Letters claim Panetta admits CIA misled
By: Alex Isenstadt politico.com July 8, 2009 08:52 PM EST
A letter released late Wednesday by six Democratic House members claims that Central Intelligence Agency Director Leon Panetta testified that "top CIA officials have concealed significant actions… and misled" members of Congress since 2001 — a claim the CIA is contesting.
The letter did not specify what actions were concealed, or how members of Congress were misled.
In it, the Democrats demanded that Panetta correct a statement he issued on May 15 – just after House Speaker Nancy Pelosi accused the CIA of misleading her during the Bush years about the agency’s use of waterboarding techniques – stating that it is not the CIA’s “policy or practice to mislead Congress.”

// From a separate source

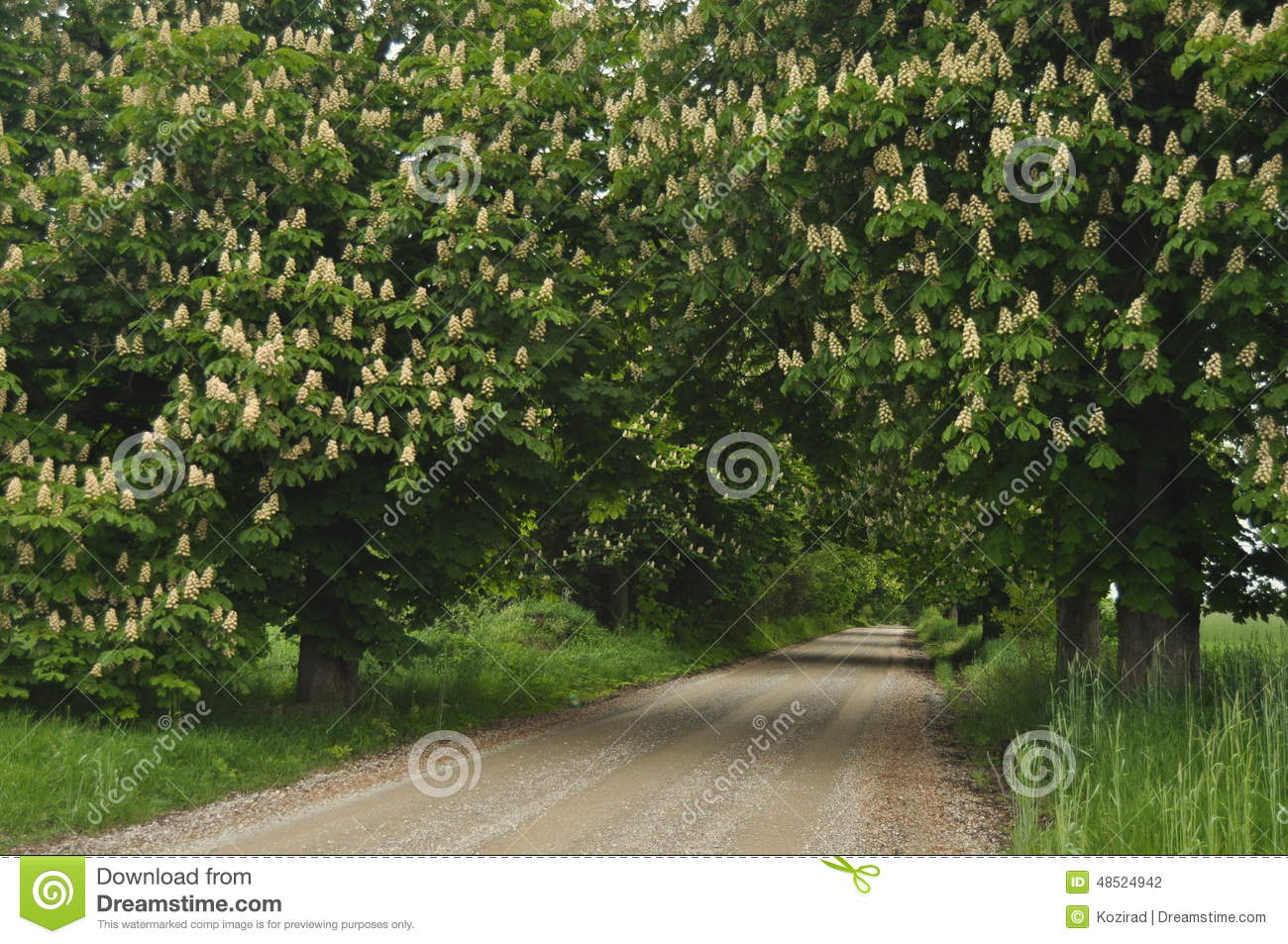 Blooming chestnut trees along the gravel road spring white flowers blooming chestnut trees along the gravel road spring white flowers mightylinksfo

CIA spokesman George Little told the Washington Independent late Wednesday, said the claim that Panetta admitted his agency has misled Congress is “completely wrong.” He added, “Director Panetta stands by his May 15 statement.”

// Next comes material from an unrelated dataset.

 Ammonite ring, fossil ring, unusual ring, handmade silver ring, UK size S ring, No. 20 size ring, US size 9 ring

The letter was signed on June 26 by Rep. Anna Eshoo (D-Calif.), John Tierney (D-Mass.), Rush Holt (D-N.J.), Mike Thompson (D-Calif.), Alcee Hastings (D-Fla.) and Jan Schakowsky (D- Ill.) – all of whom serve on the House Intelligence Committee.
Earlier today, House Intelligence Chairman Silvestre Reyes (D-Texas) wrote in a letter to the committee’s ranking Republican, Rep. Pete Hoekstra (R-Mich.) that he had obtained information that there were serious problems with the CIA’s briefing of lawmakers and that the CIA “affirmatively lied to” lawmakers.

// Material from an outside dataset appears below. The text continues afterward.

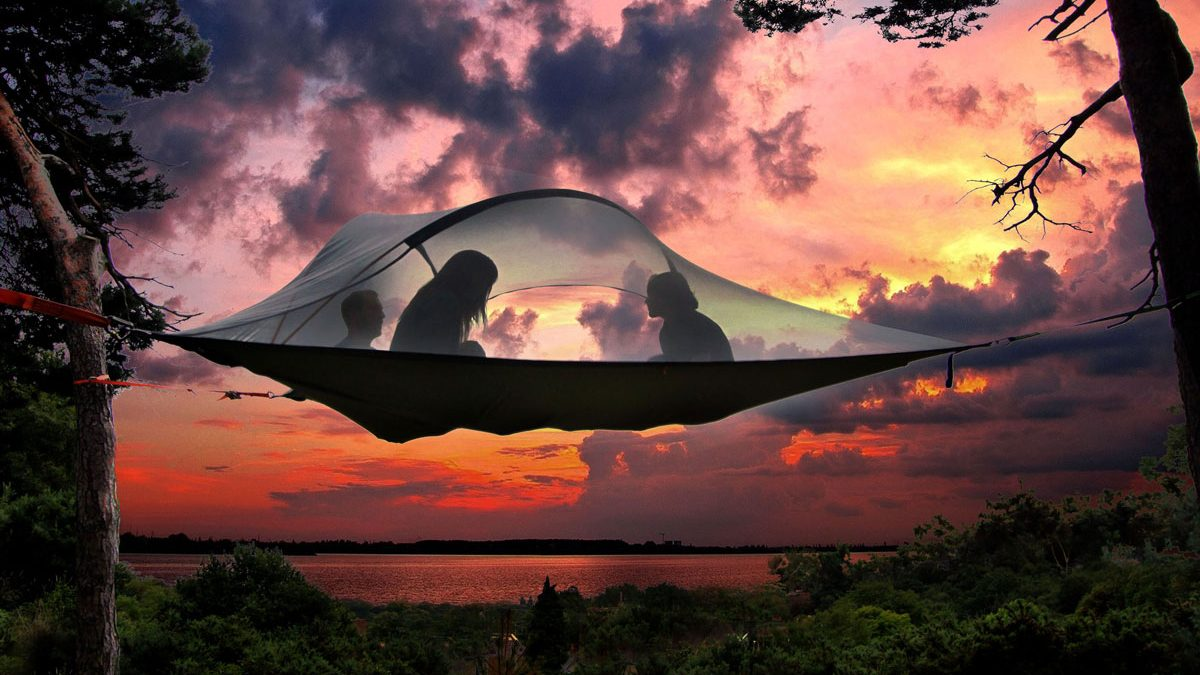 Stingray Tree Tent – Perfect For a Group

“These notifications have led me to conclude this committee has been misled, has not been provided full and complete notifications, and (in at least one occasion) was affirmatively lied to,” Reyes wrote in his letter.
If that claim is borne out, it would offer a measure of vindication to House Speaker Nancy Pelosi (D-Calif.), who has been under constant fire since claiming in April that the agency misled Congress about waterboarding.
Jamal Ware, spokesman for Republicans on the House Intelligence Committee, dismissed what he called the "blatantly political nature of the Democrats’ letters" as "a direct result of congressional Democrats continued heavy handed attempts to cover up for Speaker Pelosi and what she knew and didn’t do regarding enhanced interrogation.”
Later, Reyes issued a more conciliatory statement that framed Panetta's alleged admission as an attempt to reform the agency, beginning:
“I appreciate Director Panetta’s recent efforts to bring issues to the Committee’s attention that, for some reason, had not been previously conveyed, and to make certain that the Committee is fully and currently briefed on all intelligence activities. I understand his direction to be that the Agency does not and will not lie to Congress, and he has set a high standard for truth in reporting to Congress."
The release of the lawmakers' letters comes one day before the House is set to begin debate on an intelligence reauthorization bill.